What is asked
Would you write out the entries below, every one of them, exactly?

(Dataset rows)
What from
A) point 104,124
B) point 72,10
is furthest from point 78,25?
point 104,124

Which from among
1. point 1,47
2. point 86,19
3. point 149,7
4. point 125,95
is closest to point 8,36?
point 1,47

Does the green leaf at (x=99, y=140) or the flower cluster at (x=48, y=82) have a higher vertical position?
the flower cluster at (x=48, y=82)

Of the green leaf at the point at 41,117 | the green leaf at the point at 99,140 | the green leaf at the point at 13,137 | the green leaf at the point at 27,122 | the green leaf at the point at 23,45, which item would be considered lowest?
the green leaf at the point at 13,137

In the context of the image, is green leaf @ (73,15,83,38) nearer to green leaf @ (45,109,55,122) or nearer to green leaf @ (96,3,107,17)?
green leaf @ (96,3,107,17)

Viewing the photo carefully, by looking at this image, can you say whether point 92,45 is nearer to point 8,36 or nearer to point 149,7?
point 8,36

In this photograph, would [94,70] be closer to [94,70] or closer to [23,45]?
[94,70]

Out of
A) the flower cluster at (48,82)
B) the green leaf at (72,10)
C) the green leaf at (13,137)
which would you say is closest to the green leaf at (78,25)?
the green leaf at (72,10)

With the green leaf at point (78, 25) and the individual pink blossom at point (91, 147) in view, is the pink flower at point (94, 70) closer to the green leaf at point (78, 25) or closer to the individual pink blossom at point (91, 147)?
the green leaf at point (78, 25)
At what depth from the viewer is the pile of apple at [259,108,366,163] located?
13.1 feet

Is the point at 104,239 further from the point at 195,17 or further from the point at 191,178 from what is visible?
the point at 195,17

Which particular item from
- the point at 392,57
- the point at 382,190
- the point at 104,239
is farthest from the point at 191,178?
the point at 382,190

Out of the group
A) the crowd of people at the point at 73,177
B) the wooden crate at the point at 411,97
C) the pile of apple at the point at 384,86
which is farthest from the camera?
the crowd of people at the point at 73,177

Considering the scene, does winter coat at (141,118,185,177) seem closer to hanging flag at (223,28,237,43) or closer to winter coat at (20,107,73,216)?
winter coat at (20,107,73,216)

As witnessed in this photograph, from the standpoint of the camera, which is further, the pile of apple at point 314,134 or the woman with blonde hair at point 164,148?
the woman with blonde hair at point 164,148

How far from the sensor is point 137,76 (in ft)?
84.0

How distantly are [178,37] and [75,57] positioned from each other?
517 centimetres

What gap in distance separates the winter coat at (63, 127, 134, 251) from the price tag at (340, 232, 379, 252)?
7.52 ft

Expected answer
What from
A) point 104,124
B) point 72,10
is furthest from point 78,25?
point 104,124

Which from among
1. point 1,47
2. point 86,19
3. point 149,7
4. point 125,95
is closest to point 8,36?
point 1,47

Does the green leaf at (x=99, y=140) or the flower cluster at (x=48, y=82) have a higher vertical position?
the flower cluster at (x=48, y=82)

Of the green leaf at the point at 41,117 | the green leaf at the point at 99,140 | the green leaf at the point at 13,137 | the green leaf at the point at 27,122 | the green leaf at the point at 23,45, which item would be considered lowest?
the green leaf at the point at 13,137

In the context of the image, is green leaf @ (73,15,83,38) nearer to green leaf @ (45,109,55,122) or nearer to green leaf @ (96,3,107,17)?
green leaf @ (96,3,107,17)

Viewing the photo carefully, by looking at this image, can you say whether point 92,45 is nearer to point 8,36 or nearer to point 149,7?
point 8,36

In this photograph, would [94,70] be closer to [94,70] or closer to [23,45]?
[94,70]

Out of
A) the flower cluster at (48,82)
B) the green leaf at (72,10)
C) the green leaf at (13,137)
which would you say is closest to the green leaf at (78,25)?
the green leaf at (72,10)

With the green leaf at point (78, 25) and the individual pink blossom at point (91, 147) in view, is the pink flower at point (94, 70) closer to the green leaf at point (78, 25) or closer to the individual pink blossom at point (91, 147)?
the green leaf at point (78, 25)
At what depth from the viewer is the pile of apple at [259,108,366,163] located?
13.1 feet

Is the point at 104,239 further from the point at 195,17 or further from the point at 191,178 from what is visible?
the point at 195,17

Which particular item from
- the point at 392,57
- the point at 382,190
- the point at 104,239
is farthest from the point at 191,178?
the point at 382,190

Out of the group
A) the crowd of people at the point at 73,177
B) the wooden crate at the point at 411,97
C) the pile of apple at the point at 384,86
which is farthest from the camera?
the crowd of people at the point at 73,177

Considering the scene, does winter coat at (141,118,185,177) seem closer to hanging flag at (223,28,237,43) or closer to winter coat at (20,107,73,216)?
winter coat at (20,107,73,216)

As witnessed in this photograph, from the standpoint of the camera, which is further, the pile of apple at point 314,134 or the woman with blonde hair at point 164,148?
the woman with blonde hair at point 164,148

How far from the sensor is point 137,76 (in ft)?
84.0

How distantly are [178,37] and [75,57] positioned from each other?
517 centimetres

What gap in distance separates the winter coat at (63, 127, 134, 251) from the price tag at (340, 232, 379, 252)?
7.52 ft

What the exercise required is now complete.